Question: Match list – I (Compounds) with List –II (Oxidation states of Nitrogen) and select answers using the...

Question

Match list – I (Compounds) with List –II (Oxidation states of Nitrogen) and select answers using the codes given below the lists.

List I	List II
a) $Na{N}_3$	(1)+5
b) ${N}_2{H}_2$	(2)+2
c) $NO$	(3) $\dfrac{-1}{3}$
d) ${N}_2{O}_5$	(4)-1

A. a – 3 b – 4 c – 2 d – 1
B. a – 4 b – 3 c – 2 d – 1
C. a – 3 b – 4 c – 1 d – 2
D. a – 4 b – 3 c – 1 d – 2

Answer 1

Solution

Oxidation number is also called an oxidation state and it is defined as the number of electrons gained or lost by an atom when it is going from its free state to the combined state with the atoms of other elements.

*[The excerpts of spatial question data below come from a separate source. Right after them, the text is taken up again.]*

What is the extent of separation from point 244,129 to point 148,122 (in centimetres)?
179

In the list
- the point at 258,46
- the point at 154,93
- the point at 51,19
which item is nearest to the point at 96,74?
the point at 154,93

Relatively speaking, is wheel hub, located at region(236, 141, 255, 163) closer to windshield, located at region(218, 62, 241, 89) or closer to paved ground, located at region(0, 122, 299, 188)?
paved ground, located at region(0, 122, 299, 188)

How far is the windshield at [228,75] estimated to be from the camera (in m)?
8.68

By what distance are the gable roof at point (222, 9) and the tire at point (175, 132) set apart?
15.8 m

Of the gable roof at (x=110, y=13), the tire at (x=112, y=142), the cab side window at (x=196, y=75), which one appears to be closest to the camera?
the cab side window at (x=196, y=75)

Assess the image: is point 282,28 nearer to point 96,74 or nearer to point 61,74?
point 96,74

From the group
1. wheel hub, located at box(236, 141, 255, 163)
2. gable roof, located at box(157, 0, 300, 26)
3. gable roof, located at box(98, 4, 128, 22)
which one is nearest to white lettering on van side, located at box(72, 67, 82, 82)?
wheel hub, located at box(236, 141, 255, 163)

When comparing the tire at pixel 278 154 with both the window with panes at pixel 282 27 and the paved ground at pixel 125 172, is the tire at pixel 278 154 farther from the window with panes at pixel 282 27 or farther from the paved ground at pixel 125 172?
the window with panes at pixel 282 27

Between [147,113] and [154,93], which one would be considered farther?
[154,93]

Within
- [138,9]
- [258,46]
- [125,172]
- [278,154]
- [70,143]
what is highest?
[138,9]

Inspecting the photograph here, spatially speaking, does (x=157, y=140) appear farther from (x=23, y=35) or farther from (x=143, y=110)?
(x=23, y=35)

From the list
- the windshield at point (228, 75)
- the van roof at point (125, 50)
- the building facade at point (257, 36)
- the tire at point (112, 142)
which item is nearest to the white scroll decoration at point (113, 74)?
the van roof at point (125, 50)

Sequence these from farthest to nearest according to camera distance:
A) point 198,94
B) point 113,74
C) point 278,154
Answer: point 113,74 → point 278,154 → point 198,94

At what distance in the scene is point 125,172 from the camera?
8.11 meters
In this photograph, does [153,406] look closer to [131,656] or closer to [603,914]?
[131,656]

Nitrogen can have many types of oxidation states depending upon the other atom which is attached with it to form the molecule.

Complete answer:
From your chemistry lessons you have learned about the oxidation state. Oxidation number also called an oxidation state is defined as the number of electrons gained or lost by an atom when it is going from its free state to the combined state with the atoms of other elements. The oxidation state of any atom can be negative, positive as well as zero. The substance which is present in its elemental state will have the oxidation state as zero.
If the oxidation number of an atom is increasing then it refers to the oxidation of the atom whereas if the oxidation number is decreasing then it refers to reduction of that atom. And the oxidation number of any compound will be equal to the overall charge that is present at the atom.
Now in the question we are asked to match the oxidation state of nitrogen in different molecules. So let us take each one by one:
a) $Na{{N}_{3}}$
Now to find the oxidation state of N we should know the Oxidation state of Na. And as we know that the oxidation state of Na is +1.Let us take the oxidation number of the N atom as 'x'.
$Oxidation\,state\,of\,Na+Oxidation\,state\,of\,N\times 3=0$
$\therefore +1+x\times 3=0$
$\therefore x=-\dfrac{1}{3}$
Therefore the oxidation state of N in $Na{{N}_{3}}$ is $-\dfrac{1}{3}$
b) ${{N}_{2}}{{H}_{2}}$
Here the oxidation state of hydrogen will be +1 and the oxidation state of N will be 'x'
$Oxidation\,state\,of\,N\times 2+Oxidation\,state\,of\,H\times 2=0$
$\therefore 2x+2=0$
$\therefore x=-1$
Therefore the oxidation state of N in ${{N}_{2}}{{H}_{2}}$ is -1.
c) $NO$
As we know that there are variable oxidation states shown by the oxygen because the oxidation states of the p-block element varies. The oxidation state shown by oxygen in most of the cases are -2. Here the oxidation number of oxygen will be -2 and the oxidation state of N will be 'x'
$Oxidation\,state\,of\,N+Oxidation\,state\,of\,O=0$
$\therefore x-2=0$
$\therefore x=+2$
Therefore the oxidation state of N in NO is +2
d) ${{N}_{2}}{{O}_{5}}$
Here also the oxidation state of O will be -2 and the oxidation state of N will be 'x'.
$Oxidation\,state\,of\,N\times 2+Oxidation\,state\,of\,O\times 5=0$
$\therefore 2x-10=0$
$\therefore x=+5$
Therefore the oxidation state of N in ${{N}_{2}}{{O}_{5}}$ is +5.
Hence the correct match will be a – 3 b – 4 c – 2 d – 1

Thus the correct option will be (A).

Note:
The other oxidation states shown by oxygen is -2, -1, +1 and +2. In case oxygen is bonded to more electronegative atoms then the oxidation state shown by that oxygen will be positive because the atom with more electronegativity will tend to pull the electron towards themselves and thus acquires negative charge on them. The more electronegative atom other than oxygen is only fluorine.